Cutoff for generalised Bernoulli-Laplace urn models
Ritesh Goenka, Jonathan Hermon, Dominik Schmid
TL;DR
The paper introduces a generalised Bernoulli–Laplace urn model with $d$ urns and $m$ colours, where at each step one ball from every urn is moved according to a random permutation from $\mu$ on $S_d$. It proves a sharp cutoff for the mixing time as $n\to\infty$ when the single-ball chain on $[d]$ is irreducible, with a precise scaling $t_{\text{mix}}^{(n)}(\varepsilon) \sim mn\, t_{\text{mix, single}}^{(n)}(1/\sqrt{n})$; the result extends to the labeled model and yields partial cutoff for a card-shuffling variant. The methodology blends hitting-time concentration to a centre of high stationary mass with spectral-profile and Dirichlet-form techniques, plus comparison arguments that transfer centre-scale estimates to the full chain.
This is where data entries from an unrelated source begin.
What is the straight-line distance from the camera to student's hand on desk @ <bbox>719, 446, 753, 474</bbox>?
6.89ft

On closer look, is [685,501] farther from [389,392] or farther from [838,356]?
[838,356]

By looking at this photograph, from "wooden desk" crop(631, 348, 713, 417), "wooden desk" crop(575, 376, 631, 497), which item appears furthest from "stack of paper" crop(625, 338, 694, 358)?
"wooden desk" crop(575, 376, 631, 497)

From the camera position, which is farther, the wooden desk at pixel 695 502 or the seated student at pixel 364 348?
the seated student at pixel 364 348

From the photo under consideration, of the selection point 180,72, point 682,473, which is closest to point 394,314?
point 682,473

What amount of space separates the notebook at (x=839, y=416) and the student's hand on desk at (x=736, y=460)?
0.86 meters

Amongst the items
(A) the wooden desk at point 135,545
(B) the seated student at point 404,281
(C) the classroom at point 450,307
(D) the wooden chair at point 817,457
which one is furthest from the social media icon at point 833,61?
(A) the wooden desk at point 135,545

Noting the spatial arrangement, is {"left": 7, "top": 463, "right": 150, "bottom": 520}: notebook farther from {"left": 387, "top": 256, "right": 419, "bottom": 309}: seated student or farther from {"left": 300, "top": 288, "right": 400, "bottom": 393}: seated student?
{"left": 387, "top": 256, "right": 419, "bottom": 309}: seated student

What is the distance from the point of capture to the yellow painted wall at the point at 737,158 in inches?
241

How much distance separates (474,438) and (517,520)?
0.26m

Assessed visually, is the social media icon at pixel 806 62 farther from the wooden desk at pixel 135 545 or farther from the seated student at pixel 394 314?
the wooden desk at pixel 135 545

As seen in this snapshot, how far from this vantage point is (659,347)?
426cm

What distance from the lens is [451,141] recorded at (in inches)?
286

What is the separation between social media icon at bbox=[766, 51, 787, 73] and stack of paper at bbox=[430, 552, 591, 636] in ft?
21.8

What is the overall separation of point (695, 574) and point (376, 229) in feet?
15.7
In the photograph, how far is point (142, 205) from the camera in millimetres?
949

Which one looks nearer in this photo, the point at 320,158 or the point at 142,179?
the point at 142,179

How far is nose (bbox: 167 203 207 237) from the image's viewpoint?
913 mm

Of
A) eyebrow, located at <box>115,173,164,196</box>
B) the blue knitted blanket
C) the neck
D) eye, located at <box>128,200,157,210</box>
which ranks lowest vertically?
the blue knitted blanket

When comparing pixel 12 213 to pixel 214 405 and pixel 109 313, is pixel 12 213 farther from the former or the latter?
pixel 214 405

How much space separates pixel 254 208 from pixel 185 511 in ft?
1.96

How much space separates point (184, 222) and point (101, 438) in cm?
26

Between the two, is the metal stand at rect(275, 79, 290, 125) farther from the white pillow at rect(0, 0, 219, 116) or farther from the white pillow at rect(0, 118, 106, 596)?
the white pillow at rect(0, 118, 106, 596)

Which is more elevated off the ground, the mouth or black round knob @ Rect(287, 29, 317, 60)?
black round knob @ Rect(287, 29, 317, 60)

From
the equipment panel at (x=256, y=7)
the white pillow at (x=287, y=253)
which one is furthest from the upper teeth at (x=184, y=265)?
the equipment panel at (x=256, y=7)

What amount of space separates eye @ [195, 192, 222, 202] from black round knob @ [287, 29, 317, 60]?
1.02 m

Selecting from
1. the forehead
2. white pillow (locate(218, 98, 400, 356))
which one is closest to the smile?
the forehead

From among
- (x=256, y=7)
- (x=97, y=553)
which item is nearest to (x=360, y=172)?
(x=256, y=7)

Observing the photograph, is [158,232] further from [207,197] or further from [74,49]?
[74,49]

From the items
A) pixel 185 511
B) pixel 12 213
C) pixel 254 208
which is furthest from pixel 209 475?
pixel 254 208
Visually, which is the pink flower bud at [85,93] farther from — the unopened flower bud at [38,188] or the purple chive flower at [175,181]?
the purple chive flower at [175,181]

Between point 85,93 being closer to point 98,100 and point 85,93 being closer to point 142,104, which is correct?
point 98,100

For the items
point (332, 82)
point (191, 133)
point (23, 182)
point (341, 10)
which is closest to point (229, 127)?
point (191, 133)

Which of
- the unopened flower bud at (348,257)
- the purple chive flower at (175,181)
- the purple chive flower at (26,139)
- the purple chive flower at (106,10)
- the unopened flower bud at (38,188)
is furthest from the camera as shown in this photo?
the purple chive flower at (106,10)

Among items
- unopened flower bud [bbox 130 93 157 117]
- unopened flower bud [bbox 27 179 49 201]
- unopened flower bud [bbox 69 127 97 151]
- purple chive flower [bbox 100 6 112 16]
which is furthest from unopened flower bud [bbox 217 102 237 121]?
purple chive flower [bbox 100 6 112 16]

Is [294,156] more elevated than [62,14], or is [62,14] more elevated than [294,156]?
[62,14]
Additional contributions include a balanced variant, a rigorous equivalence with the labeled model, explicit examples (cyclic shift and mean-field), and an application to multi-stack random-to-random card shuffles, furnishing concrete mixing-time bounds in terms of $\gamma$ and $q$. Overall, the work provides a robust framework for establishing cutoff in interacting particle systems with centre concentration and product-chain-like mixing behavior, applicable to a broad class of multi-urn, multi-colour dynamics.
Abstract
We introduce a multi-colour multi-urn generalisation of the Bernoulli-Laplace urn model, consisting of $d$ urns, $m$ colours, and $dmn$ balls, with $dn$ balls of each colour and $mn$ balls in each urn. At each step, one ball is drawn uniformly at random from each urn, and the chosen balls are redistributed among the urns based on a permutation drawn from a distribution $μ$ on the symmetric group $S_d$. We study the mixing time of this Markov chain for fixed $m$, $d$, and $μ$, as $n \rightarrow \infty$. We show that there is cutoff whenever the chain on $[d]$ corresponding to the evolution of a single ball is irreducible, and that the same holds for a labeled version of the model. As an application, we also obtain partial results on cutoff for a card shuffling version of the model in which the cards are labeled and their ordering within each stack matters.